■ What this task involves ■
Read the lines below, and copy any that contain the string "marking".

■ Data under study ■
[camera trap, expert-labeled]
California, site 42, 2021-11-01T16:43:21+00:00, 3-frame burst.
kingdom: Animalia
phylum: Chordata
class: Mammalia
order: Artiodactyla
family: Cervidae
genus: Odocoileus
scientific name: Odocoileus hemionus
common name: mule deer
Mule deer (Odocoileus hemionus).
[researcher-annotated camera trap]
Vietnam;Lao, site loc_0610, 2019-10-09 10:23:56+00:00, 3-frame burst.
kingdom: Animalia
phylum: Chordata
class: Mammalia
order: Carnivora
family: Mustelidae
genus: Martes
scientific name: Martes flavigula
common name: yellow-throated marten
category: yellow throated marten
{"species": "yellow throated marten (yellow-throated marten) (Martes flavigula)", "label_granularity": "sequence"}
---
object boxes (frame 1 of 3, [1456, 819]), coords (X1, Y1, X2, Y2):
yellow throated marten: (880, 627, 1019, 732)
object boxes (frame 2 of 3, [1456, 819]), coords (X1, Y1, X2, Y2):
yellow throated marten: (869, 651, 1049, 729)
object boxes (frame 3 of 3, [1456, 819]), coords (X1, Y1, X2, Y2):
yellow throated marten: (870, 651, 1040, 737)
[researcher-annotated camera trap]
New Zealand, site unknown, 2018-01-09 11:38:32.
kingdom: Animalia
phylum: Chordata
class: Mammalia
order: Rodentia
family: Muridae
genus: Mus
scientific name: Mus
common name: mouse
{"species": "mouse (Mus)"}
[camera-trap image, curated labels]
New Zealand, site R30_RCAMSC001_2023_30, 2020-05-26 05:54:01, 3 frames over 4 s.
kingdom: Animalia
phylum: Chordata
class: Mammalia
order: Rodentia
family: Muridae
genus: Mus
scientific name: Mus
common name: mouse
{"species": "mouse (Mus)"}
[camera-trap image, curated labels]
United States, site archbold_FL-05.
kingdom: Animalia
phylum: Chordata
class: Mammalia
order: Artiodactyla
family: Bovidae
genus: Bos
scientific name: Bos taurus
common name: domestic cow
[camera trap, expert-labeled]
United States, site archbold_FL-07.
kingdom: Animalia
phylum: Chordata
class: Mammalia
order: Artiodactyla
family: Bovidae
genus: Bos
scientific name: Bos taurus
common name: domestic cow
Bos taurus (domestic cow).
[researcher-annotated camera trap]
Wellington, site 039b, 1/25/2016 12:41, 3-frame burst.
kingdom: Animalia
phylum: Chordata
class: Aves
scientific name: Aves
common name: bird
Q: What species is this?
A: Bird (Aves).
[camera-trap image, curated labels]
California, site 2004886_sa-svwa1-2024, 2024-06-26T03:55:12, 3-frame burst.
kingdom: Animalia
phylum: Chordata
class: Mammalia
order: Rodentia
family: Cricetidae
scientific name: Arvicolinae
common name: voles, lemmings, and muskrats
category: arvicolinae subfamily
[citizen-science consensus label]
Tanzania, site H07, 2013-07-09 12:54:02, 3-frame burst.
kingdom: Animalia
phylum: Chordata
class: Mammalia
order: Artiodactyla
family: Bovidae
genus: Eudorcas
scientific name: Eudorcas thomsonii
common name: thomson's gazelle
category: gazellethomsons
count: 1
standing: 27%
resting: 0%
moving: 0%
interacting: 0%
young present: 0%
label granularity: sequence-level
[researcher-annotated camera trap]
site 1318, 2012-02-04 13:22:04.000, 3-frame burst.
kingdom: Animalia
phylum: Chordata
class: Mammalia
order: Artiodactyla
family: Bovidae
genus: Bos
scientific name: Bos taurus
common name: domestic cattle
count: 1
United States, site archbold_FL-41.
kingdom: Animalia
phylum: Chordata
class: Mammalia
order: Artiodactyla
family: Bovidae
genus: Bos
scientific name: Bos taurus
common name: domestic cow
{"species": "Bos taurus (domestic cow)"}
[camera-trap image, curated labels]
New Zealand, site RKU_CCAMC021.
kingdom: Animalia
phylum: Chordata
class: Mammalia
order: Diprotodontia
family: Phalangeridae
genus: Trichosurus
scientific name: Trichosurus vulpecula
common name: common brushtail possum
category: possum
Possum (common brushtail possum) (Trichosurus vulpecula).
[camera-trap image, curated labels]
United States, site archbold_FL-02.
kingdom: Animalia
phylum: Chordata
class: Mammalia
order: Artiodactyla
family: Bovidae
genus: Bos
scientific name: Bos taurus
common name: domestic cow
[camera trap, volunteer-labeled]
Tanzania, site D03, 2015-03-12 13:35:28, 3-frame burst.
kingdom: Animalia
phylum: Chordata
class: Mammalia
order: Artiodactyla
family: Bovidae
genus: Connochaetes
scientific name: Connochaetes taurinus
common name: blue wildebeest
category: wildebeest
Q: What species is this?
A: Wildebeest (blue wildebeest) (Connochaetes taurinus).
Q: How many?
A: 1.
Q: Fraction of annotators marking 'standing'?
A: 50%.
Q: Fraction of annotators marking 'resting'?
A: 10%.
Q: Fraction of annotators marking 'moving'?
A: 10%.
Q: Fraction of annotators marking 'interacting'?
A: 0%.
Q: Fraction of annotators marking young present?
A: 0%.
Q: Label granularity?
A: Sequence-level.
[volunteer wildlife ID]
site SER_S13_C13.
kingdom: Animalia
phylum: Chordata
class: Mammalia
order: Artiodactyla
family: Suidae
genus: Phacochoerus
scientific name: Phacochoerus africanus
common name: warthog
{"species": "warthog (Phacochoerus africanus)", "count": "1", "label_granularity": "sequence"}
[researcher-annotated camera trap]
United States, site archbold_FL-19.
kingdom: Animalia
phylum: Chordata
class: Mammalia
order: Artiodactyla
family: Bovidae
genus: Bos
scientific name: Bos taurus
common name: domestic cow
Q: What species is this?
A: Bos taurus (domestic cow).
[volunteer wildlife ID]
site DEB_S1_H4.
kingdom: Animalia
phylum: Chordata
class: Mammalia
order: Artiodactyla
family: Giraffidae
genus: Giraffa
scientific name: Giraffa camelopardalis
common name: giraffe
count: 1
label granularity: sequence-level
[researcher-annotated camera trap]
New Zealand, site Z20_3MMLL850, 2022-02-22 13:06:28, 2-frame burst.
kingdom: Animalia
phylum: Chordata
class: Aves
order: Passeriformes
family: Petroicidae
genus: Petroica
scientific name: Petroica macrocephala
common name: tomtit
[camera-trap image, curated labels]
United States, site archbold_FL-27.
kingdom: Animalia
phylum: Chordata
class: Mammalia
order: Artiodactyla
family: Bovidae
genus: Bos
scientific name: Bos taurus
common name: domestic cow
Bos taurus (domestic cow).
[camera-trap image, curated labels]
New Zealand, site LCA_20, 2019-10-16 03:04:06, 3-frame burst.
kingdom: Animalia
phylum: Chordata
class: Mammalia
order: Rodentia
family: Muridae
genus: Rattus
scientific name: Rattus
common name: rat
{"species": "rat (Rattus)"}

■ Answer to this problem ■
Q: Fraction of annotators marking 'standing'?
Q: Fraction of annotators marking 'resting'?
Q: Fraction of annotators marking 'moving'?
Q: Fraction of annotators marking 'interacting'?
Q: Fraction of annotators marking young present?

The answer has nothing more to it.